I was in my office, knee deep in molars when I received a phone call from Taylar. She calmly said, “Mom, I think my water just broke.” I explained to her that she should not panic because she still had a month until her due date. Throughout her pregnancy, Taylar became very hypersensitive to the changes in her body. I told her that she most likely peed her pants and that it was extremely common in your third trimester. She insisted that she call the doctor just to double check.
Obviously, I had only given birth three times prior; what did I know?
It turns out, after further evaluation, that Taylar’s water did in fact break. She was in active labor!How could this be? It was not time. I had not purchased every last item on the baby registry that she could possibly need. I tried to remain as calm as possible, but my baby was having a baby!
After making a quick call to John, I headed straight to the hospital. He was unable to get a replacement for his military ceremony; therefore, he would not be present for the birth of our first grandchild. Roy was also away on orders and would miss the birth of our grandson. This was not as we had planned.

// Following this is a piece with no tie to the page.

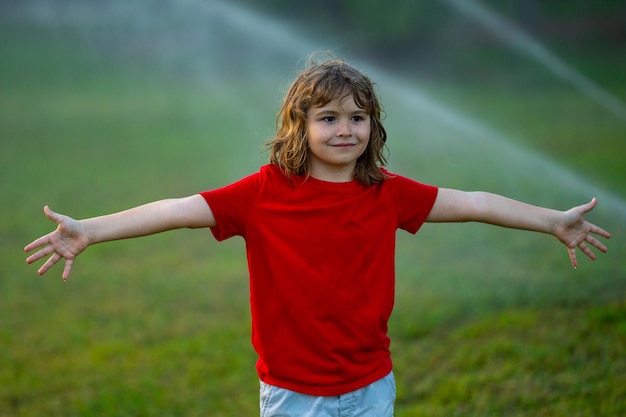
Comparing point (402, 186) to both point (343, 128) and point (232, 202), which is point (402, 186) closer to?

John was my rock; he was my protector – how was I supposed to be strong when I did not have my partner beside me to give me strength.

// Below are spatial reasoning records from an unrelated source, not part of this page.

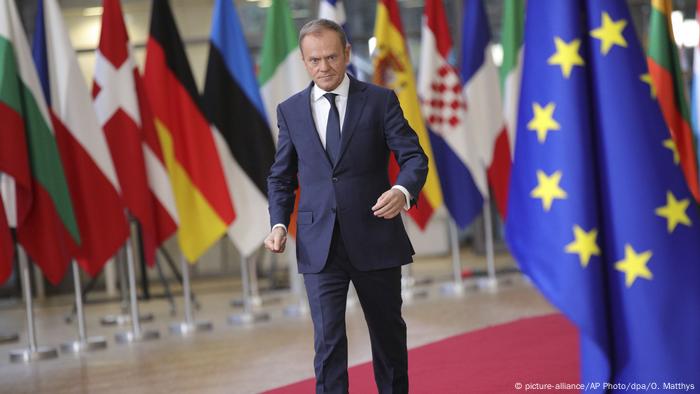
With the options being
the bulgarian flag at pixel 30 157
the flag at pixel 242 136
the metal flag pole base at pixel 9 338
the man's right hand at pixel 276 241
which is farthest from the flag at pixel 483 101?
the man's right hand at pixel 276 241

Roy was the voice of reason, my best friend, and the calming force of our crazy family. I was terrified, but I could not let it show. I was the matriarch in my family, and I was not going to let anyone down. After a quick pep talk with myself, I was convinced that everything would be just fine. However, that tiny baby growing inside of my baby had different plans.
Monitors were beeping, alarms were sounding, and several hospital staff members began rushing into the birthing room. The doctor calmly but sternly explained that the baby was in distress and things were not progressing as quickly as they would like, therefore, Taylar would be rushed into surgery for an emergency Cesarean Section.

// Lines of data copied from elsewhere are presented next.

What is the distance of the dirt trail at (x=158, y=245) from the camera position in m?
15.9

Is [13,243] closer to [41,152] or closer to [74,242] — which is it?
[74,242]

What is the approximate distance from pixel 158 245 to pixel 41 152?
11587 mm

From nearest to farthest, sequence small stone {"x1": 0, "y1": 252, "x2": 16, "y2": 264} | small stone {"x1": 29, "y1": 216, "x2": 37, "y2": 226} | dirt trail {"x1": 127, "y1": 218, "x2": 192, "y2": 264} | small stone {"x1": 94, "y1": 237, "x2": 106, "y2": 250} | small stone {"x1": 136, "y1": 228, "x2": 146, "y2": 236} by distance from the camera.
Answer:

Terror quickly filled my body. As I looked over at my little baby girl, I knew that she needed her momma to be her strength now more than ever.
I rushed over to my sweet baby girl and wiped her tears as I told her that everything was going to be just fine. Even though I did not believe a word I was saying, the important thing was that my daughter did. I wanted so badly to hold her hand and watch my grandson come into this world, but that was not going to happen.
Only one person could accompany her in the operating room. I knew in my heart, no matter how badly I desired to be right beside my baby – she was in good hands. Her husband would be by her side, he would protect her, and he would keep her and that precious baby safe.
It is true that God sends us who we need, just when we need them.
The man I had known since I was twelve years old, the man that had hurt me to the depths of my soul, the man that helped mold me into the strong woman I am today stepped in to be the strength that we all needed that day. As I watched my baby being wheeled away by strangers, wishing I could take her place, I stood in that cold, dark hospital hallway sobbing uncontrollably. Without pause, Jerry swooped Hayli and I up into his arms and promised that our youngest daughter would be fine.
He provided the comfort that I needed until I was able to pull myself together.
The minutes passed like molasses in the winter. I am certain my grey hairs quadrupled in those moments. Just when I reached my threshold of emotional stress, the hospital room door began to open. Through the door, my perfect son-in-law was wheeling a cart that contained the most precious and perfect newborn baby my eyes had ever seen.
On Friday, July 13th, God blessed our family with the most amazing gift we could have ever dreamed of.
Tyler James, 6lbs 5oz and 19 inches long, was born at 2:15 pm. Watching his daddy hold him for the first time will be one of the greatest memories I will ever possess. The only thing to top that was seeing my fuzzy headed baby hold her little boy against her chest as she stared in amazement at her creation.
One of the best feelings, aside from holding my own babies for the first time, was wrapping my arms around my very first grandson.
In that moment, I was the happiest I had been in a very long time.
God knew just what I needed when he made me a Lovie.